- **Image-linked spatial questions**:

=-=-=-=-=

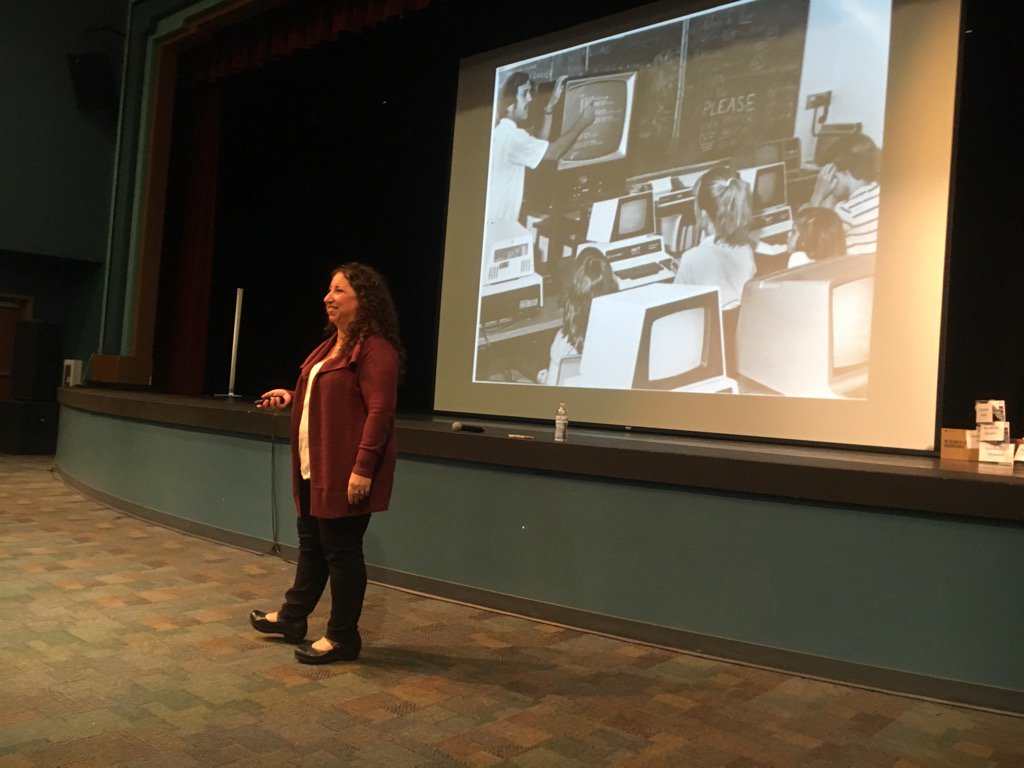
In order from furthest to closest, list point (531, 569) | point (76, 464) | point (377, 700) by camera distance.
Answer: point (76, 464), point (531, 569), point (377, 700)

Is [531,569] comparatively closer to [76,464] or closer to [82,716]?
[82,716]

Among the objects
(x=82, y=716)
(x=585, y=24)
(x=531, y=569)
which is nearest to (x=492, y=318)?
(x=585, y=24)

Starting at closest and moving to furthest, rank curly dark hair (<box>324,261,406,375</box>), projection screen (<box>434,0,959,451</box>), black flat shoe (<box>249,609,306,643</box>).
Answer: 1. curly dark hair (<box>324,261,406,375</box>)
2. black flat shoe (<box>249,609,306,643</box>)
3. projection screen (<box>434,0,959,451</box>)

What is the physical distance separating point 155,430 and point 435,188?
270 cm

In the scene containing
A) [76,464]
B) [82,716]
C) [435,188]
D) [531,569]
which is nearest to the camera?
[82,716]

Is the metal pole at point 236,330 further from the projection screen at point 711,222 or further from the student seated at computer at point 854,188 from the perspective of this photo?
the student seated at computer at point 854,188

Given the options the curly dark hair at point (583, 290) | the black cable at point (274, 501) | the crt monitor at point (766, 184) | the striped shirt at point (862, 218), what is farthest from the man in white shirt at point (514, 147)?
the black cable at point (274, 501)

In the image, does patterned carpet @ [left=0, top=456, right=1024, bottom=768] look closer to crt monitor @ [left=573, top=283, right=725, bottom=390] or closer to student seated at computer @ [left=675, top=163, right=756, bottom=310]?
crt monitor @ [left=573, top=283, right=725, bottom=390]

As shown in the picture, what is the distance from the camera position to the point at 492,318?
15.9ft

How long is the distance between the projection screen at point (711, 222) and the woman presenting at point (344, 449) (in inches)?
77.0

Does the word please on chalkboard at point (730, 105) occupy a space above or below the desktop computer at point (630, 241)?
above

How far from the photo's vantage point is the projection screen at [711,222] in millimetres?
3510

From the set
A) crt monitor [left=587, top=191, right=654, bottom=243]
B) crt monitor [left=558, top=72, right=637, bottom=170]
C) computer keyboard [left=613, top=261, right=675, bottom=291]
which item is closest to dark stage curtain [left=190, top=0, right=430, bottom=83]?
crt monitor [left=558, top=72, right=637, bottom=170]

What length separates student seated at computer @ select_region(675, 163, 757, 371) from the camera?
392 cm
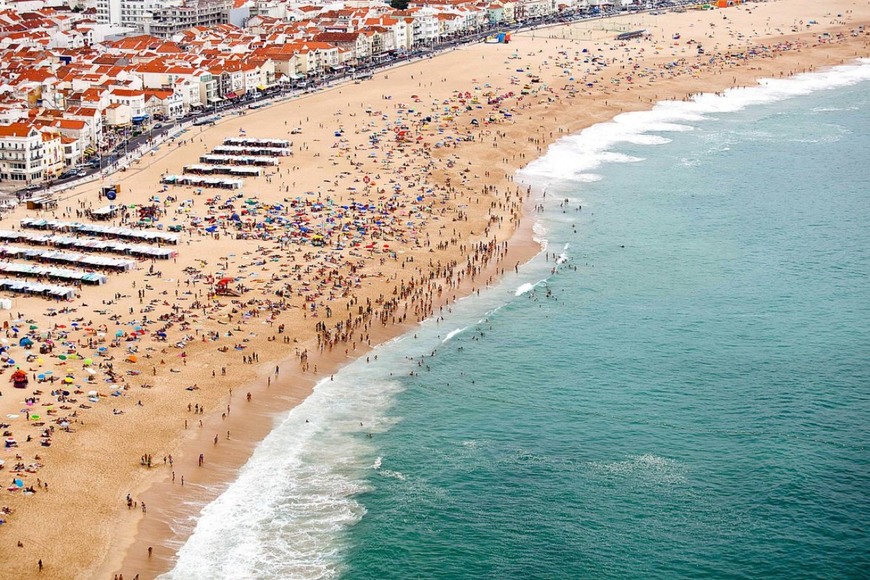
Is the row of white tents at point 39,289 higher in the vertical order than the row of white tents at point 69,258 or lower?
lower

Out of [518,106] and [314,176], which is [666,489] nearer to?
[314,176]

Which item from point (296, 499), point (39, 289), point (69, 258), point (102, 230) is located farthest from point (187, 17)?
point (296, 499)

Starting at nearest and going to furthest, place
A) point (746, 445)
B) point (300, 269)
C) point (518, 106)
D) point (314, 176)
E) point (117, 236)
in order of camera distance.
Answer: point (746, 445)
point (300, 269)
point (117, 236)
point (314, 176)
point (518, 106)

=-=-=-=-=

- **EXERCISE TASK**:
State how many lines above contain the word "Starting". Give only the number.

- **EXERCISE OUTPUT**:
2